Ada hesitated. She’d told her mother that to appease her, thinking she would forget about it. This apartment that she’d rented and carefully filled with tiny luxuries for her mother was not Ada’s home. Once her home had been a tiny one-bedroom, with her mother baking and her father coming in late from his clerking job, bearing fresh flowers and a sheepish smile as an apology, but those memories were distant and hazy now.

One day almost four years ago, Nyah had called her at the club, frantic because the police had dragged her husband away in handcuffs. What came next was a haze of meetings with a lawyer and trips to the courthouse. Ada knew her father hadn’t stolen any money from his employer, but she also knew that whoever had was probably long gone by now, and the police weren’t interested in digging further. The jurors had heard her father’s accent, still stubbornly strong after so many years, and they had studied Ada and her mother with varying expressions of suspicion, confusion, and disgust. Then they had declared António Navarra guilty.

She hadn’t seen her father since that day in court. She had tried visiting him in prison with her mother, but there was too much iron. She couldn’t even make it through the front doors. Two different appeals had been overturned, and even though Corinne had offered on multiple occasions to help Ada mastermind an escape, Ada knew her father would never agree to such drastic measures. He was a law-abiding man, even when the law had betrayed him.

There was only a year left to his sentence. Ada sometimes felt guilty at how fast the time had flown—she was sure that the years had not been as kind to her father. Her mother brought letters from him regularly, and Ada responded as often as she could, but there was only so much she could tell him about her life. Ada’s home was the Cast Iron now, and she’d promised to keep its secrets.

“I can’t leave the club now,” she told her mother. “It’s the only place that’s safe.”

Nyah snapped something in Swahili that Ada suspected was a curse. Her parents had spoken Portuguese to each other when she was growing up, so the only words she knew in her mother’s native tongue were from the bedtime stories.

“I read the newspaper stories about the police raids,” Nyah said. “Eu sei o que se passa ali.”

“N?o te preocupes, Mama. Johnny knows what he’s doing.” Ada slipped her arms into her coat and started toward the door.

Her mother said something else, this time in Swahili. Ada paused with her hand on the doorknob.

“What?” she asked, trying to keep the impatience from her voice.

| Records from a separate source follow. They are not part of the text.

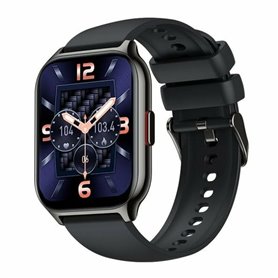Montre intelligente Cool Nova Noir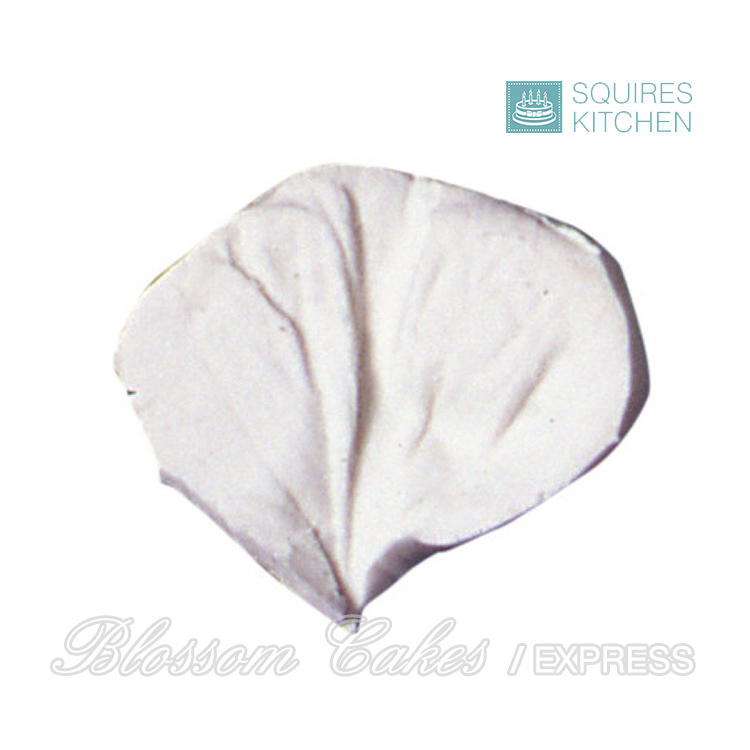 SK-GI Silicone Petal Veiner - Nasturtium (Tropaelenum)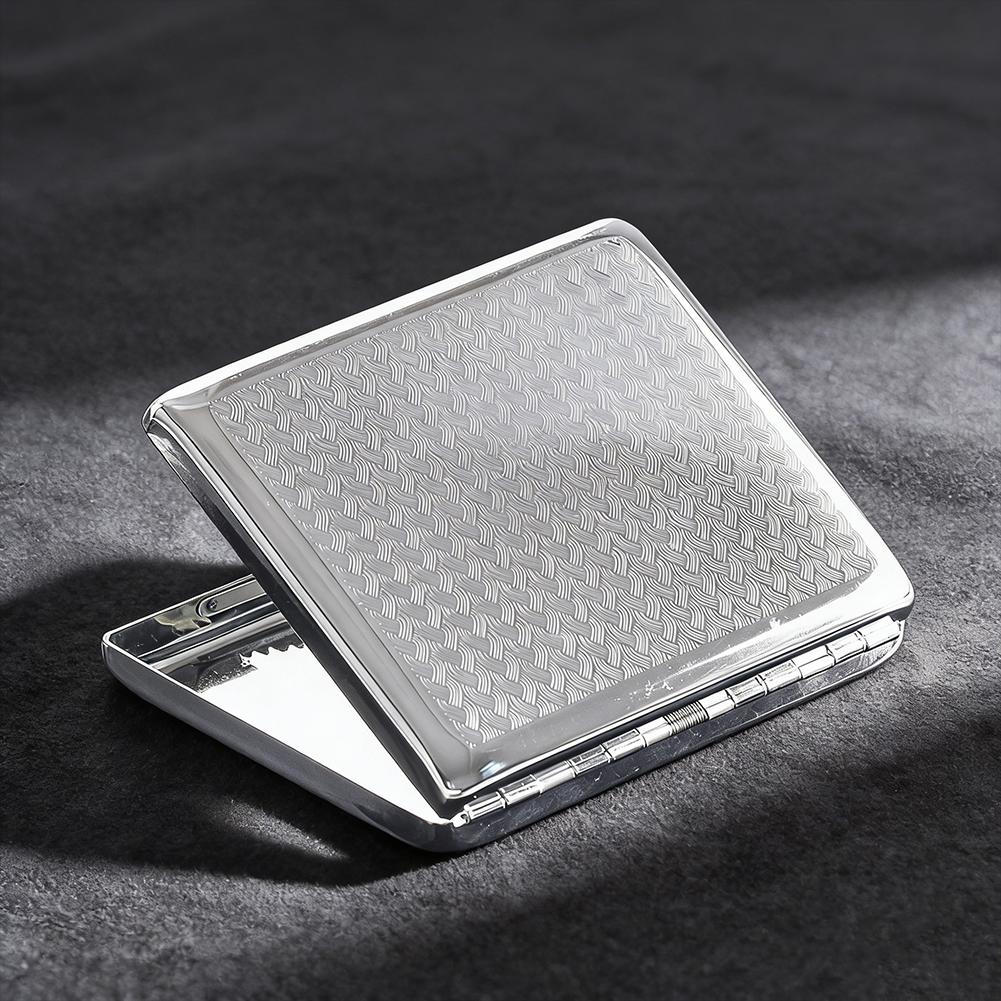 Cigarette Case Metal Holder fo - Card Top Loader 리뷰 및 가격
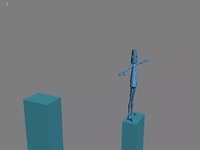 Salto mortal para trás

“I said you put too much faith in that man.”

“He’s never let us down.”

More Swahili. Ada left and slammed the door behind her.





CHAPTER FIVE



Corinne could sense the chaos as she entered the Cast Iron. Danny was shooing all the customers out of the bar, claiming a family emergency. Gordon had abandoned his chair and was standing in front of the back door, arms crossed, face clouded.

Corinne hurried downstairs. The door to Johnny’s office was cracked open, and she went inside without knocking. Ada was in there with Johnny and Gabriel. At first Corinne couldn’t figure out what was wrong. Johnny was pacing in front of the desk, and Gabriel was sitting in his chair, shirtless, with Ada kneeling beside him. Then Corinne saw the bright-red blood on the towel Ada was pressing against Gabriel’s ribs.

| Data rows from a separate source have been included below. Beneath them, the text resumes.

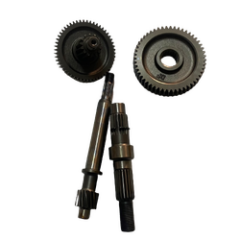 ŞANZIMAN DİŞLİ SETİ SC50 SYM OEM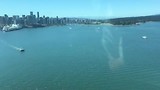 Hello Vancouver!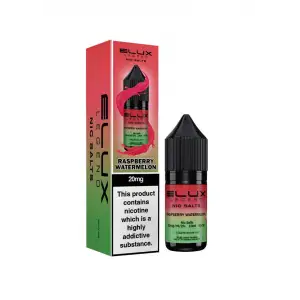 ELUX LEGEND NIC SALT E-LIQUID 10ml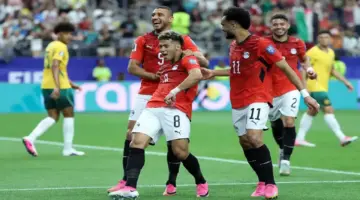 تفاعل عالمي.. الدوري الإنجليزي يهنئ مصر بمناسبة استضافة كأس العالم في فيديو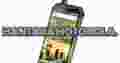 Ip68 Walkie Talkie Android8.1 LTE 4G Phone Radio ulefone T3 DMR Digital Radio UHF Transceiver GSM/WCDMA/LTE Radio zello realptt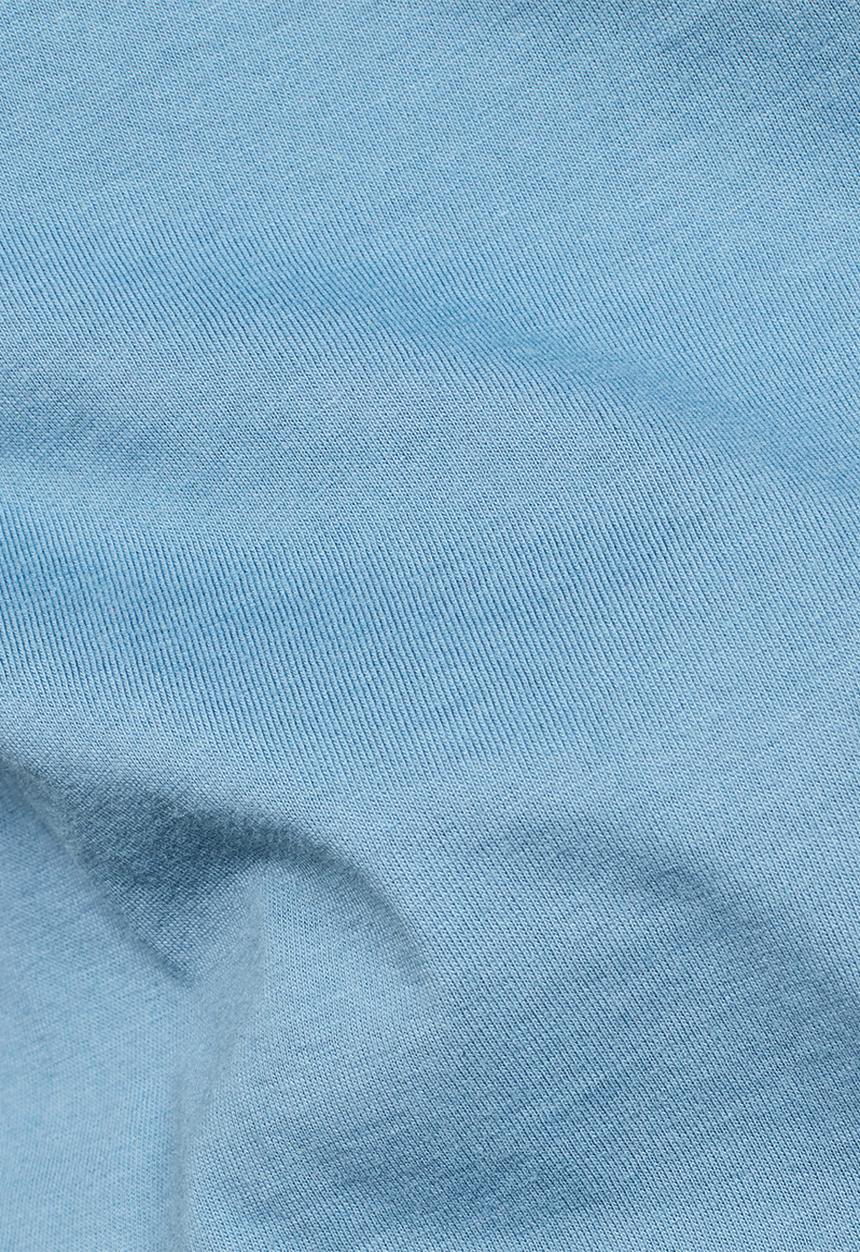 G-STAR - Base short sleeve tee - blue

“Cripes,” Corinne said, rushing forward. “What the hell happened?”

“It’s just a graze,” said Gabriel.

“Then why’s it still bleeding?” Ada demanded. “Stop moving, or I’ll get another songsmith in here to play you into a coma.”

Gabriel grimaced at her but stopped trying to push her away.

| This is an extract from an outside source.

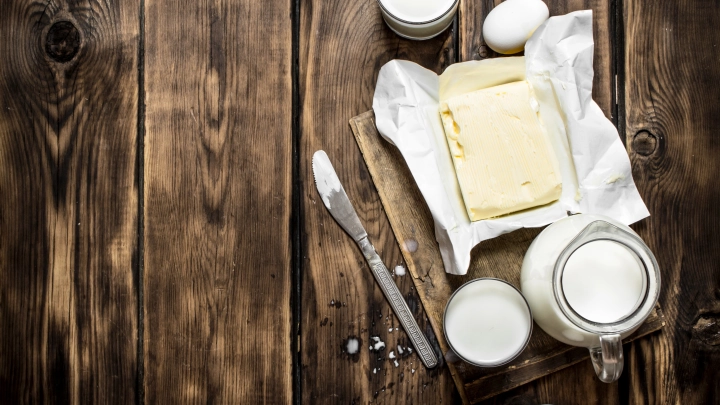 Выгоднее фальсифицировать. За подделку молочки предлагают наказывать жёстко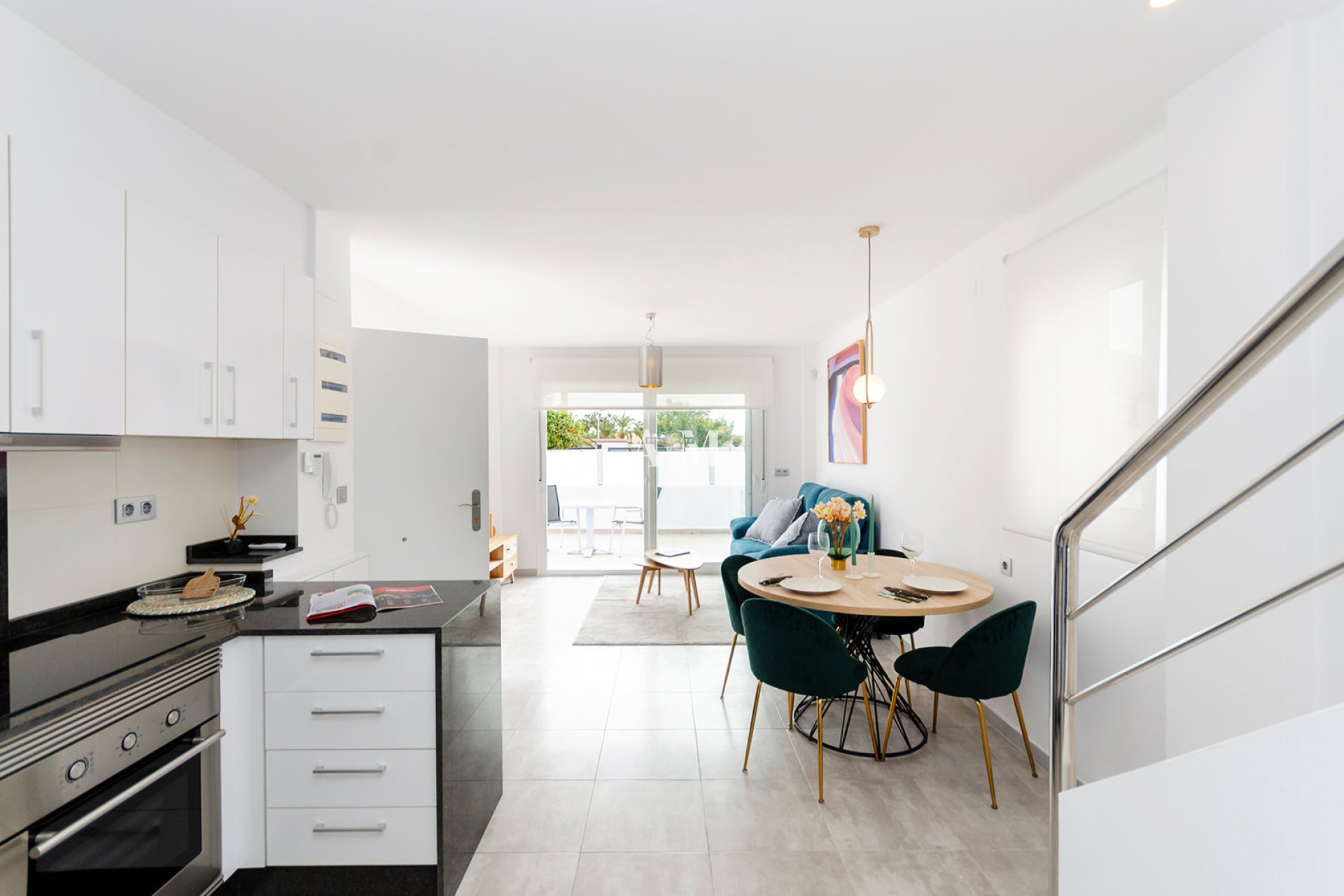 New Build - detached - Torrevieja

“There was an ambush at the docks,” Ada told Corinne. “Glenn is dead. Maybe Jackson too. We can’t find him.”

Corinne grabbed the corner of the desk. “Who did it?” she asked.

“It had to be Messina or the Gustin gang,” Johnny said.

Gabriel shook his head. “One of them was . . . like you.” He gave a vague wave of his hand.

“You mean a hemopath?” Corinne asked.

Johnny stopped pacing beside her and looked at Gabriel.

“Jackson wasn’t there when we arrived,” Gabriel began, but Johnny interrupted him.

“If he wasn’t there to signal, then why did you—”

“He was there,” Gabriel said. “That is, he gave the signal, and when we got close, even Glenn didn’t see anything off. Then he shot Glenn, and suddenly he wasn’t Jackson anymore.”

“A thespian,” said Ada.

“Which means Jackson is probably at the bottom of the harbor,” Corinne said quietly.

Johnny slowed a little in his pacing, his expression taut, but he didn’t disagree.